EDMONTON — Some Edmontonians who got a peek inside the city's new downtown library say it's what's inside that matters.
The Stanley A. Milner Library opened its doors to the public Thursday, four years after closing for renovations.
The building received criticism last year after people got a look at the new, modern angular structure that didn't quite match its blueprint, and online memes compared it to a military tank and even a dumpster.
Carmelita Ryan-Kelly, who went with her friends, was one of the first to tour the library after its doors opened.
"It may look funny outside, but it's not funny inside. It's state-of-the-art. I’ve never seen a library like that in my life," she said.
"Cannot wait to take my grandson."
Along with a two-storey interactive digital wall and a renovated children’s section, several people at the grand opening said they appreciate how much more spacious the new library is in comparison to the old one.

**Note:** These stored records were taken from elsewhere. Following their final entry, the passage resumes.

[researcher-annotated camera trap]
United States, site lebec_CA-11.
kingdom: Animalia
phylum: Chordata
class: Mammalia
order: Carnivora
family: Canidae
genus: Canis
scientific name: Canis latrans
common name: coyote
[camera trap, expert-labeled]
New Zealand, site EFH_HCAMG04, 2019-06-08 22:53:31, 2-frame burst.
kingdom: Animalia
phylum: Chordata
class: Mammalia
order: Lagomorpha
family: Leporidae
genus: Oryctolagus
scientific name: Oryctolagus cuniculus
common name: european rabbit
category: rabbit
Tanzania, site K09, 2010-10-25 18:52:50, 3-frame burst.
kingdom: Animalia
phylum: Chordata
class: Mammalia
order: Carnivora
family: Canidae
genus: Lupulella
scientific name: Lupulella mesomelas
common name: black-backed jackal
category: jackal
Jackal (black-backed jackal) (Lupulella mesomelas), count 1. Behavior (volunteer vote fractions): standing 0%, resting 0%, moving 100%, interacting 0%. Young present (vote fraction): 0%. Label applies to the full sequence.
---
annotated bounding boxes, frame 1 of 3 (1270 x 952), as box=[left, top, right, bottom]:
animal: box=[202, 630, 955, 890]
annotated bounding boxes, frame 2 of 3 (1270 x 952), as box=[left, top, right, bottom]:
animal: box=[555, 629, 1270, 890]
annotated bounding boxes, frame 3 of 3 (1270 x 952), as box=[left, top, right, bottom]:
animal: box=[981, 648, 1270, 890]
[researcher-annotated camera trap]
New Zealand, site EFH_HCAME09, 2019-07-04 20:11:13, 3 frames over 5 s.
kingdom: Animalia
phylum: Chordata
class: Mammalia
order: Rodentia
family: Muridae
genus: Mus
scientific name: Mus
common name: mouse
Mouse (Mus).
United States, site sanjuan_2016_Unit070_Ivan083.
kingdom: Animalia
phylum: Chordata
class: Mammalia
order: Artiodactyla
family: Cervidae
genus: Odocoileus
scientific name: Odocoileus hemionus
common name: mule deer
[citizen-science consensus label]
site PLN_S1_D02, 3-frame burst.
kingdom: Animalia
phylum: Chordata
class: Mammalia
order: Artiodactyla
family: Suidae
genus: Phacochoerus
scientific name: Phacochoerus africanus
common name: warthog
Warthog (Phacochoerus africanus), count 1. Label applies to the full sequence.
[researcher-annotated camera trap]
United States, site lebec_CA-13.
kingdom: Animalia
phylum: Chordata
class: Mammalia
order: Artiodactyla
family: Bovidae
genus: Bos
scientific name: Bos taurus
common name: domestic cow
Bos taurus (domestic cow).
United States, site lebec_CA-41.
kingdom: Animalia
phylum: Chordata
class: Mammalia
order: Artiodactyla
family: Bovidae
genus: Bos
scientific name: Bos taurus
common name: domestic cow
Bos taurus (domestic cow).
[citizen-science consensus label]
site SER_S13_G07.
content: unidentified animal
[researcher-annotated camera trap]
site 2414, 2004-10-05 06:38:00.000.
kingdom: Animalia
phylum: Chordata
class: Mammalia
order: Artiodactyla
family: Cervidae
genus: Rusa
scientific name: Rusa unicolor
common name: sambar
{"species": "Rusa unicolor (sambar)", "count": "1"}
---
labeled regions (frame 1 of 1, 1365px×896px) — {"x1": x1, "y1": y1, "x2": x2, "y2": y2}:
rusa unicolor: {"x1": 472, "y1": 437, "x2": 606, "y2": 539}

It also has 600 windows and a multi-storey interior atrium.
Justin Michael McLeod, a local musician, said he was particularly excited about the studio space the library has to offer.
In comparison to other libraries around the city, he said the downtown one is the best yet.
Tourist Karl Waskiewicz agreed that the building is only ugly on the outside.
"People will get used to that. But I think they will still enjoy and make a lot of use of what’s offered inside," he said.
During a morning celebration, an emotional Mayor Don Iveson said the moment was "special."
"After so much neglect of our downtown, this city, after a decade, decided it wanted to invest in itself again and it decided it wanted to be beautiful," Iveson said.
When construction began in January 2017, the city had estimated the renovated library would cost $69 million, but the project bill grew to about $85 million.
Tickets are sold out for 15-minute tours of the building until Sunday.